## PROBLEM TO SOLVE
Pick up the discussion summary on constraint solvers and hard LeetCode problems after its last bullet point, and add a few more points in the same style.

Many hard LeetCode problems are easy constraint problems

Constraint solvers vs “clever” LeetCode solutions

  • Many commenters agree that hard LeetCode questions often reduce to standard constraint or optimization problems (SAT/SMT, ILP, CP-SAT, MiniZinc, OR-Tools, etc.).
  • Some interviewers say they’d view using a solver as a plus: it shows tool knowledge, abstraction skills, and realism about time-to-solution.
  • Others argue this “defeats the purpose” of the interview: they want to see loops, recursion, dynamic programming, and asymptotic reasoning, not library calls.
  • Critics of solver answers note you typically lose runtime/space guarantees and visibility into performance; in an interview that’s a serious omission unless you can discuss tradeoffs and then produce an efficient custom algorithm.
  • Several point out that many LeetCode “hard” problems are in P; the core challenge is recognizing a known pattern (DP, sliding window, etc.), not inventing a new algorithm.

## DATA UNDER STUDY
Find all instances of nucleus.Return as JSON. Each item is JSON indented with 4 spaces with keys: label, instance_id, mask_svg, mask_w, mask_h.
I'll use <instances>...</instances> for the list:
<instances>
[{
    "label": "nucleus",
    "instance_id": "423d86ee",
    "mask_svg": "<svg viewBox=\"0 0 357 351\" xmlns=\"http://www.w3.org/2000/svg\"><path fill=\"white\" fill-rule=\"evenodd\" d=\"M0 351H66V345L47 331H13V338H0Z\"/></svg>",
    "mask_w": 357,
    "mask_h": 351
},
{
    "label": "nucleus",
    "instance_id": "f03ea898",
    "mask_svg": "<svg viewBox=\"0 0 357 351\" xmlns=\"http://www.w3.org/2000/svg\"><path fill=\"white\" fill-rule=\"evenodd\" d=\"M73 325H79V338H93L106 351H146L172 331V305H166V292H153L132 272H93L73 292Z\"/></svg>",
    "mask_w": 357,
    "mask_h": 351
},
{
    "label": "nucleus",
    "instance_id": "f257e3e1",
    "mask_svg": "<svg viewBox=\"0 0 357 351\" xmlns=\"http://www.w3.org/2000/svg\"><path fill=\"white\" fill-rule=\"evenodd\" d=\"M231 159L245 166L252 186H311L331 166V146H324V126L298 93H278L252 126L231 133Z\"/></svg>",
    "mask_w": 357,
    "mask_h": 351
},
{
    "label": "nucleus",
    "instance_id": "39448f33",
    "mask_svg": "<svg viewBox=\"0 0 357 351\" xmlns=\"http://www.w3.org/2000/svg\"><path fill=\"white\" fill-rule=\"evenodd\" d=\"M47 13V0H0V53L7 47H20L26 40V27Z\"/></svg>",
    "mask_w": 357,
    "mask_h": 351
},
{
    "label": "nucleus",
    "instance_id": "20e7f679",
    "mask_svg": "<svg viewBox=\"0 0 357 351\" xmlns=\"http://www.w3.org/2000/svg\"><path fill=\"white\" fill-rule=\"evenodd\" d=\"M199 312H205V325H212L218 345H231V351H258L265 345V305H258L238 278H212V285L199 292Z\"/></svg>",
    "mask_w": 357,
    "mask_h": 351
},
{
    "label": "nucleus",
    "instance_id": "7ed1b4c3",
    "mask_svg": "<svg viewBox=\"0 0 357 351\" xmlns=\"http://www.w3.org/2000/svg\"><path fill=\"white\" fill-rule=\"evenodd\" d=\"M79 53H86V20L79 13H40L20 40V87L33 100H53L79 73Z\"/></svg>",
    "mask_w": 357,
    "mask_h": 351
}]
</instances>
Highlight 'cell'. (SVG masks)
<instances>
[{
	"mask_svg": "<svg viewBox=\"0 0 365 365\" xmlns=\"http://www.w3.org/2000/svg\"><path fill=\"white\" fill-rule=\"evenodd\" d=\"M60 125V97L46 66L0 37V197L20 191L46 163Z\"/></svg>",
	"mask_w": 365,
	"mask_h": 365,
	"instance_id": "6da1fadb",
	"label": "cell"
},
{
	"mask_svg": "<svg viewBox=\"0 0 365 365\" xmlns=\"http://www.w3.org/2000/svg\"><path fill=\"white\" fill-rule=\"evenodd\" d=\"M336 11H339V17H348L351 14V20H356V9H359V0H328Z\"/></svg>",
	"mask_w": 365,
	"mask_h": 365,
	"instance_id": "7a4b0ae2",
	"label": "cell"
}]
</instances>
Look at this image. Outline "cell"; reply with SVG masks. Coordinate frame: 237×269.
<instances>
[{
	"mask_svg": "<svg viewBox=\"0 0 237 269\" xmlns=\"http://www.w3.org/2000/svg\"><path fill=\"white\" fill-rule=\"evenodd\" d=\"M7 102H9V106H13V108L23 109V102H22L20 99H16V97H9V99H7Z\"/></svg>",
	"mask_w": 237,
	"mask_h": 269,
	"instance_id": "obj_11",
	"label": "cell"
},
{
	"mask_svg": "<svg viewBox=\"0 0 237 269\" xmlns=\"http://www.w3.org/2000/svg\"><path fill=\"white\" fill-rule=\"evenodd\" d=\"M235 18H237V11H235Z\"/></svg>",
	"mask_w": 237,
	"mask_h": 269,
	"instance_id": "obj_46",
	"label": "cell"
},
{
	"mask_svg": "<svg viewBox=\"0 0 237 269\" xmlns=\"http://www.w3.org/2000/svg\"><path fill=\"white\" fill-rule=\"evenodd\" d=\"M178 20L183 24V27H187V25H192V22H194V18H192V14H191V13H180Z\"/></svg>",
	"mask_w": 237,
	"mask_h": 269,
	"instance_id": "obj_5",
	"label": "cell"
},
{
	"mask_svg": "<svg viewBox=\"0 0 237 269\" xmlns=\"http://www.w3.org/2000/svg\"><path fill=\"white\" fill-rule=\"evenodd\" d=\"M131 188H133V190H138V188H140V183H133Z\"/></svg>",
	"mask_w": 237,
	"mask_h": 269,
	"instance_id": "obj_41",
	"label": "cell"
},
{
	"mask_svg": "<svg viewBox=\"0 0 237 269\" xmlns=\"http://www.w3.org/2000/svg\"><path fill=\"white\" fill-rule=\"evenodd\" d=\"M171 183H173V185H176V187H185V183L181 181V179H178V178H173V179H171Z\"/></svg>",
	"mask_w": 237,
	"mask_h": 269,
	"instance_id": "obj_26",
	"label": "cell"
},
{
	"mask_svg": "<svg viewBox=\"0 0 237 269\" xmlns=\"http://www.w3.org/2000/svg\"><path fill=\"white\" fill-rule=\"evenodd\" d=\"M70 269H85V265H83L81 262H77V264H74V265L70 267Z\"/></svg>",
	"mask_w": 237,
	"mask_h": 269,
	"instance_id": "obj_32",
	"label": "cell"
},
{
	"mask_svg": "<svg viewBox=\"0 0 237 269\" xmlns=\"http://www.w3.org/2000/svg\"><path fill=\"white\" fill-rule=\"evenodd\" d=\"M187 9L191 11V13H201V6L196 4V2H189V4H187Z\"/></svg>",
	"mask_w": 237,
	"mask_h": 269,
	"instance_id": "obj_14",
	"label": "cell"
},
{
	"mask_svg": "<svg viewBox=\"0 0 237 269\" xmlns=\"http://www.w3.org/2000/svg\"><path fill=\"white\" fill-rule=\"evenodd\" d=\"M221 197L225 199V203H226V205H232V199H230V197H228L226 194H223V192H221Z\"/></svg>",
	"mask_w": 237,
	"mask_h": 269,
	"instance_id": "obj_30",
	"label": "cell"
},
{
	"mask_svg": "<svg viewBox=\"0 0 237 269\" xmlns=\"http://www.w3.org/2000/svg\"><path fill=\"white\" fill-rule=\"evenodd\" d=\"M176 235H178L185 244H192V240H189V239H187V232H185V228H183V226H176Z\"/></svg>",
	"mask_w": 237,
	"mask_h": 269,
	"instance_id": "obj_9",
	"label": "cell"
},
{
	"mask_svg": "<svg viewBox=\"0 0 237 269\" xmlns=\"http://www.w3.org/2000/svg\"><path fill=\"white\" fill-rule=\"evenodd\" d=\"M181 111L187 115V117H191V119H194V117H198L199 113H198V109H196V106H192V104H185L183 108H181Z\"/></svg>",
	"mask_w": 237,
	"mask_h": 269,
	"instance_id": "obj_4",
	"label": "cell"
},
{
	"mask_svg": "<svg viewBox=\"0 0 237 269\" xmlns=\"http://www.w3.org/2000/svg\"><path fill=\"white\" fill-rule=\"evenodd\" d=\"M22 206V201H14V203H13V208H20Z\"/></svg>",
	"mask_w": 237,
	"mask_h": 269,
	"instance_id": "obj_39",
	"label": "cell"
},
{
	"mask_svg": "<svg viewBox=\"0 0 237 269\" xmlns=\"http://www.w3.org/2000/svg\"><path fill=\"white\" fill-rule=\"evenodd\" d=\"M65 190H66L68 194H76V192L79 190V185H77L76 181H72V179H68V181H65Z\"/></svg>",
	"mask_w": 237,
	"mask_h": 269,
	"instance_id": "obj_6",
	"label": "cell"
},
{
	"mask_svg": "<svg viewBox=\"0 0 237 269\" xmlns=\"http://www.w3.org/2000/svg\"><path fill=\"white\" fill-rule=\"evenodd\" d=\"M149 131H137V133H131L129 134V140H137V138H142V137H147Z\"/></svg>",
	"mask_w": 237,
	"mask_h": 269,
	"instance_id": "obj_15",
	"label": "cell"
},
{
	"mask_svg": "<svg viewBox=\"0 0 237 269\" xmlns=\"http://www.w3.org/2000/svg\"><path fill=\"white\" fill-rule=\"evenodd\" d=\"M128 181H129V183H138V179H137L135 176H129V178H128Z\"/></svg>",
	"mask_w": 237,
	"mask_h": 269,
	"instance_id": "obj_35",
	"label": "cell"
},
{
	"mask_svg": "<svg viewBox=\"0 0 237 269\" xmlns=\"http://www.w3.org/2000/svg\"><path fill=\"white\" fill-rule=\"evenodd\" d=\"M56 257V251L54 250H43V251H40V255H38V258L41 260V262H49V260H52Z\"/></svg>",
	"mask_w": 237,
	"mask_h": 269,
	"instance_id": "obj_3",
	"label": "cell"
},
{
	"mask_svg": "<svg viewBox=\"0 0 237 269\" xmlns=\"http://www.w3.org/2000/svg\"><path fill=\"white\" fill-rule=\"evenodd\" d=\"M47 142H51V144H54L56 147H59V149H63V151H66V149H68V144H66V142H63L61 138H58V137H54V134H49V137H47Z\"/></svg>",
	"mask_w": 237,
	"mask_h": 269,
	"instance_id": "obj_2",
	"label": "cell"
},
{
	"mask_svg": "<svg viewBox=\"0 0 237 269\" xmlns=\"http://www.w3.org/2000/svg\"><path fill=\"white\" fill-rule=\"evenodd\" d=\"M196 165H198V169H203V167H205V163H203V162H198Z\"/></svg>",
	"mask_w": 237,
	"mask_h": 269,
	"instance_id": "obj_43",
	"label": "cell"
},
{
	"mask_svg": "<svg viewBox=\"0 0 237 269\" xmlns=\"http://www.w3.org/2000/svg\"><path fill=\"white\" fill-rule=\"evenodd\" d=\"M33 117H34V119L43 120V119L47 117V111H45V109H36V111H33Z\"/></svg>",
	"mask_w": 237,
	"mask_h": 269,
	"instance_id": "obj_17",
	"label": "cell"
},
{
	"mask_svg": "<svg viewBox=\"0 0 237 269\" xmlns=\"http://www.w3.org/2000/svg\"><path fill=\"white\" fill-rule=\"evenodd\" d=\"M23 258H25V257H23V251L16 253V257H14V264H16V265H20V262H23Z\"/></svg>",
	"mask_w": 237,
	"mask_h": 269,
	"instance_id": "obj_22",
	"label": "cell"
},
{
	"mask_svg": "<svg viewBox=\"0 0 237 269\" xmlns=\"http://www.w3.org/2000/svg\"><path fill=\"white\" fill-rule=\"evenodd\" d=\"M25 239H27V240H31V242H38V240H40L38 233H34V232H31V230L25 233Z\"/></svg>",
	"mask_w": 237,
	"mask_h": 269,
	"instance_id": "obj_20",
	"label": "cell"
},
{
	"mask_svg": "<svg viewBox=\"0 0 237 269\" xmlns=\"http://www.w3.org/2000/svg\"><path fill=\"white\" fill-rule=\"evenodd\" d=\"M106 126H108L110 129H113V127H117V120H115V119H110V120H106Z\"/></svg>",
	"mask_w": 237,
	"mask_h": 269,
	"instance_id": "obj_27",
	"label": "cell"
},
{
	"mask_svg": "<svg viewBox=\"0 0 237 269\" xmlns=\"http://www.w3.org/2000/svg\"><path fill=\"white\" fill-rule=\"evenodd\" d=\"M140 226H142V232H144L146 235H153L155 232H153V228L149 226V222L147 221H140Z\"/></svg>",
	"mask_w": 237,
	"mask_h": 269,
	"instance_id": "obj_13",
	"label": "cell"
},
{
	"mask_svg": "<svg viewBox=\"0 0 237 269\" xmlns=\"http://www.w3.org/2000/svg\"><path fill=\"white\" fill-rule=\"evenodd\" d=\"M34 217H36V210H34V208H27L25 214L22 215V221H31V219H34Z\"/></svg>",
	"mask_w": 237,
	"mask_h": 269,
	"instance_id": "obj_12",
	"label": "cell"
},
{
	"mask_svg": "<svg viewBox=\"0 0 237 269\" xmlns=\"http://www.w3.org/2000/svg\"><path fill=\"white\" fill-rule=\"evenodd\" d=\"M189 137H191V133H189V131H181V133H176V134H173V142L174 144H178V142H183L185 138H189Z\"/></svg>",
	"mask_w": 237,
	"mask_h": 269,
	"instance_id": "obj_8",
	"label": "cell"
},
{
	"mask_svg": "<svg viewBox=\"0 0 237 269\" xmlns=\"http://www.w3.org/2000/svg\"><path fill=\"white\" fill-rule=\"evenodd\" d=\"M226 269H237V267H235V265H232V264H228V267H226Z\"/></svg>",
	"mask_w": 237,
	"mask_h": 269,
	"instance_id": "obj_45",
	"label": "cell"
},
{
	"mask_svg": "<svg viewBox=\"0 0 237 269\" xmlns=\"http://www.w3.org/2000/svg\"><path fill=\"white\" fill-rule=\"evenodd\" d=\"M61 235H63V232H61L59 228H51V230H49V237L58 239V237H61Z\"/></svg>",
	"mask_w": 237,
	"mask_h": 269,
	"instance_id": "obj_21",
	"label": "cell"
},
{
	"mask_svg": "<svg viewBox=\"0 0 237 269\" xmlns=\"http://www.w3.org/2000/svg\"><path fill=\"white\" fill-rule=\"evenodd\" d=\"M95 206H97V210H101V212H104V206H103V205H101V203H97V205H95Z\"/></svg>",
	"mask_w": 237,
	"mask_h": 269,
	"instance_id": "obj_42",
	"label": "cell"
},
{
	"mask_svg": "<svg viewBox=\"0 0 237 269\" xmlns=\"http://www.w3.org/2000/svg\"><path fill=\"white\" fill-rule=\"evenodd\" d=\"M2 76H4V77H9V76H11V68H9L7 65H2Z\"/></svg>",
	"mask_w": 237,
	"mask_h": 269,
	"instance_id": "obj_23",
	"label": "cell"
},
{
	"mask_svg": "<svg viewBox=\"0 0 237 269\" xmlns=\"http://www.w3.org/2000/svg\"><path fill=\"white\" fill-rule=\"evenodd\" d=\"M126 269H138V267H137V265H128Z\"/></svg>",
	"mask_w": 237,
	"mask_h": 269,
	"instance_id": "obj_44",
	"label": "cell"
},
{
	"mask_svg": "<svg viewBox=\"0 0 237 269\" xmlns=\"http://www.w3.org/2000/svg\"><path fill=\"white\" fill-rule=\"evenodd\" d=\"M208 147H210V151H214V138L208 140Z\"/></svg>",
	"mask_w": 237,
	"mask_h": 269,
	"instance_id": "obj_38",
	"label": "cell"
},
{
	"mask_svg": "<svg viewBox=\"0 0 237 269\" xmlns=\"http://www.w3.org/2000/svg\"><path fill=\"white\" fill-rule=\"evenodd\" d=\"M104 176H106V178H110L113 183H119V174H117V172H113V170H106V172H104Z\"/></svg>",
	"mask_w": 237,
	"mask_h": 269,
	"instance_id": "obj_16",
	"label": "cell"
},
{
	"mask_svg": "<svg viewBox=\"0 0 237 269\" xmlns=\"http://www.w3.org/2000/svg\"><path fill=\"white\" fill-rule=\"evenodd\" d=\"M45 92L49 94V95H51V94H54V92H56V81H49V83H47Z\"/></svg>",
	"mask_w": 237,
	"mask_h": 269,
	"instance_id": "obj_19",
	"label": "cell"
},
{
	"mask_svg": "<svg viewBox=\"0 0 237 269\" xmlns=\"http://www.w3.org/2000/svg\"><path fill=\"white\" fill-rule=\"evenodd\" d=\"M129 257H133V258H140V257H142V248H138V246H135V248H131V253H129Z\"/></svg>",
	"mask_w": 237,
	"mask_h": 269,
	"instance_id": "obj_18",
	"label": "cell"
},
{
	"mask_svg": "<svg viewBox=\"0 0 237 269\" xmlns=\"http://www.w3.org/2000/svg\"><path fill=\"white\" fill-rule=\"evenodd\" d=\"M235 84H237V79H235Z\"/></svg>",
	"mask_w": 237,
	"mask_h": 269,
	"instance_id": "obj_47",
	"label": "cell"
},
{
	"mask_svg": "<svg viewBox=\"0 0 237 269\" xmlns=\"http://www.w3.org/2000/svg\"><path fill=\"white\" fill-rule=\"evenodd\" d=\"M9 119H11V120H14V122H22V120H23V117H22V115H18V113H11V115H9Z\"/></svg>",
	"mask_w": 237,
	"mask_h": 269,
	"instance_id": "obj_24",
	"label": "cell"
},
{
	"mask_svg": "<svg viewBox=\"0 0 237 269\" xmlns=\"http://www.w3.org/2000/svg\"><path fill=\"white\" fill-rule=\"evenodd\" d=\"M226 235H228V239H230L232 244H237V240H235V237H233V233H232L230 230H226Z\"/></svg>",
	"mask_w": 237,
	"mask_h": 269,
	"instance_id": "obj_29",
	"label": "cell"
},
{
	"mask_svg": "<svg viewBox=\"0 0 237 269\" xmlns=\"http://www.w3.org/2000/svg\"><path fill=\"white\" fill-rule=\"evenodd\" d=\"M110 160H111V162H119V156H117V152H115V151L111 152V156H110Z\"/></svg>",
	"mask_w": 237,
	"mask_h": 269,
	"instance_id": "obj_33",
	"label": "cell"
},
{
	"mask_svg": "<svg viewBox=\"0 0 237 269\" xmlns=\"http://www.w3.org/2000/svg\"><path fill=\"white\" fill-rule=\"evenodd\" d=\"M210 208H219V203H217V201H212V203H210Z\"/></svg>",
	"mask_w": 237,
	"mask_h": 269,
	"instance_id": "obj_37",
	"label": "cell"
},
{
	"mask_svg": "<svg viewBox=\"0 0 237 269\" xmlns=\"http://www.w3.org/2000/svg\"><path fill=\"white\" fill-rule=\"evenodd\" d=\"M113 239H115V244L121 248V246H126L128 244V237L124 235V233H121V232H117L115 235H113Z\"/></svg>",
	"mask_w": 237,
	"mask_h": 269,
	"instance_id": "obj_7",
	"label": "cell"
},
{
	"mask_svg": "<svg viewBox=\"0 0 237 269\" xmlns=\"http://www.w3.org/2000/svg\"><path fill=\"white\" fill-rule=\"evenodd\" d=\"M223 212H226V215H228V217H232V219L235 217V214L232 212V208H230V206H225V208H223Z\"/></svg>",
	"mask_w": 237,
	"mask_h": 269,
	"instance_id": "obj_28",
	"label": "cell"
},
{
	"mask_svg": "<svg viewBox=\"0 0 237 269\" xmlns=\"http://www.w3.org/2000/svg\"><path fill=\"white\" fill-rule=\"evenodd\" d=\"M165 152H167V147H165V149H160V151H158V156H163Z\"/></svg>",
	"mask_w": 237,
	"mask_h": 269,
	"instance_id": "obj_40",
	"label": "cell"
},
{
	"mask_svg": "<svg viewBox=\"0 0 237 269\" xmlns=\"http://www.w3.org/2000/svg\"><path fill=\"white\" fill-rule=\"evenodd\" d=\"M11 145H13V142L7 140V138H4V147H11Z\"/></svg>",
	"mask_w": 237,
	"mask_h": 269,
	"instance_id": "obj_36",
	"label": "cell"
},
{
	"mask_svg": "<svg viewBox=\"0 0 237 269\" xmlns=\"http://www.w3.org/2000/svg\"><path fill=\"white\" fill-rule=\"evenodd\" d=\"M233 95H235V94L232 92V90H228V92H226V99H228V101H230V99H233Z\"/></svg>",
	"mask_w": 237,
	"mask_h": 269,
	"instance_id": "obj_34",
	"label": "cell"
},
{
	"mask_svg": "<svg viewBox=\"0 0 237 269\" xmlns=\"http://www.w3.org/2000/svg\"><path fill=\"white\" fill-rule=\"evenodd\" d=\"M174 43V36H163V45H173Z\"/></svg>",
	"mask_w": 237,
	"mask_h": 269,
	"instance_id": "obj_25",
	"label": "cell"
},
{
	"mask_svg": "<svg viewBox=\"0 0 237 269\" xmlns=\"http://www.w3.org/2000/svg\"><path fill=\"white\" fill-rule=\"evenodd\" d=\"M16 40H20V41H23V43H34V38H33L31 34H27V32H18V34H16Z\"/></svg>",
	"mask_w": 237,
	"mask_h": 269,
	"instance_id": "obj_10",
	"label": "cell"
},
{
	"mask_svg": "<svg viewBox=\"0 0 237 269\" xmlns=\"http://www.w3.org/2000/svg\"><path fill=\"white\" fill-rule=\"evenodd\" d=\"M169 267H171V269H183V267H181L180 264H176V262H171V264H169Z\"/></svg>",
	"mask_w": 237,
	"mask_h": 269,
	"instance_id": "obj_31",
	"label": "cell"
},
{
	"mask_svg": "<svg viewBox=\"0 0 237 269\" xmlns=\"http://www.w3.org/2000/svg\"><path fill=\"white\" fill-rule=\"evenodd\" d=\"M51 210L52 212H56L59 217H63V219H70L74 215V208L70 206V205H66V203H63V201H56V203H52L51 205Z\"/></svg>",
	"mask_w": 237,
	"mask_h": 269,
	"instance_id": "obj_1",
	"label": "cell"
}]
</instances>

## RESULT
What interviews are really testing

  • One camp says these questions test “cleverness” or pattern recognition; another says they mostly test whether you’ve memorized ~a dozen patterns and practiced under time pressure.
  • Some interviewers say their true goal is to observe problem decomposition, communication, and basic coding competence; they deliberately use easier questions and adjust difficulty.
  • Others describe processes where only optimal solutions, all edge cases, and rubric-approved approaches pass, even for senior roles; this drives heavy grinding and high false negatives.
  • There’s tension between valuing quick-and-dirty, tool-based solutions (constraint solvers, libraries, AI) vs. insisting on hand-rolled optimal algorithms.

Critiques of LeetCode-style hiring

  • Many see LeetCode performance as a proxy for:
    • willingness to grind on unpleasant tasks,
    • cultural conformity to big-tech norms,
    • ability to tolerate hoops and unpaid prep.
  • Commenters argue it disproportionately filters out:
    • experienced engineers with families or limited free time,
    • people whose strengths are design, debugging, or teamwork rather than timed puzzles.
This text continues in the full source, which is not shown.